Belangrijkste concepten
This study proposes a hybrid framework that integrates deep learning and knowledge-based techniques to detect and extract causal relationships from nuclear power plant event reports.
Samenvatting
The study focuses on extracting causal relationships from nuclear licensee event reports (LERs) submitted to the U.S. Nuclear Regulatory Commission. The key highlights and insights are:
Data Preprocessing:
The raw data consisted of 92 LERs related to motor-driven pump failures.
The text was preprocessed to remove unwanted characters, normalize whitespaces, and generate individual sentences.
A dataset of 20,129 records was created, with each record containing a text sample (up to 3 sentences), a label indicating whether it contains a causal relationship, and the identified cause and effect.
Causality Classification:
A deep learning model was developed to classify sentences as either containing a causal relationship or not.
The model achieved high average accuracies of 99.7% and 99.1% on the training and test sets, respectively.
The model demonstrated strong performance in detecting causal sentences, with recall ratios of 100% and 91% on the training and test sets.
Cause-Effect Extraction:
A knowledge-based approach was used to extract the specific cause and effect segments from the sentences identified as containing causal relationships.
The algorithm identified and matched the cause and effect segments with a high degree of accuracy, correctly extracting 181 out of 252 cause-effect pairs.
The main challenges were in handling embedded causal sentences, which require further improvement.
Conclusion:
The study presents a comprehensive framework that combines deep learning and knowledge-based techniques to effectively detect and extract causal relationships from nuclear power plant event reports.
The authors plan to expand the text corpus, label more causal samples, and develop advanced language models for improved causality extraction in the future.
Statistieken
The DB-50 supply breaker to Auxiliary Feedwater Pump 21 did not close due to inertial latch binding.
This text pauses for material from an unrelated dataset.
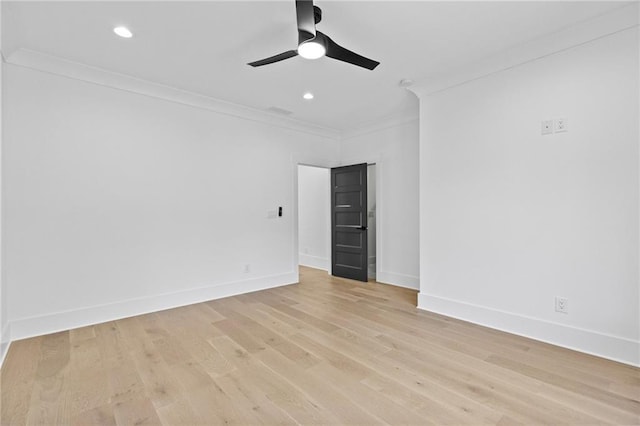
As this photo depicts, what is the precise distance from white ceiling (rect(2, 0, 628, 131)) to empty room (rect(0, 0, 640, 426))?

The foam ring had deteriorated causing a piece of the foam to tear loose and be drawn into the suction piping of the "A" MDAFW pump.
The bearing degradation was due to insufficient tolerance in the motor shaft endplay, as set during refurbishment.
A subsequent cause evaluation determined that a similar 2B MDEFW pump trip on February 1, 2021 was also caused by the intermittent poor electrical connection due to the loose shorting screws.
Citaten
"The foam ring had deteriorated causing a piece of the foam to tear loose and be drawn into the suction piping of the 'A' MDAFW pump."
"The bearing degradation was due to insufficient tolerance in the motor shaft endplay, as set during refurbishment."
"A subsequent cause evaluation determined that a similar 2B MDEFW pump trip on February 1, 2021 was also caused by the intermittent poor electrical connection due to the loose shorting screws."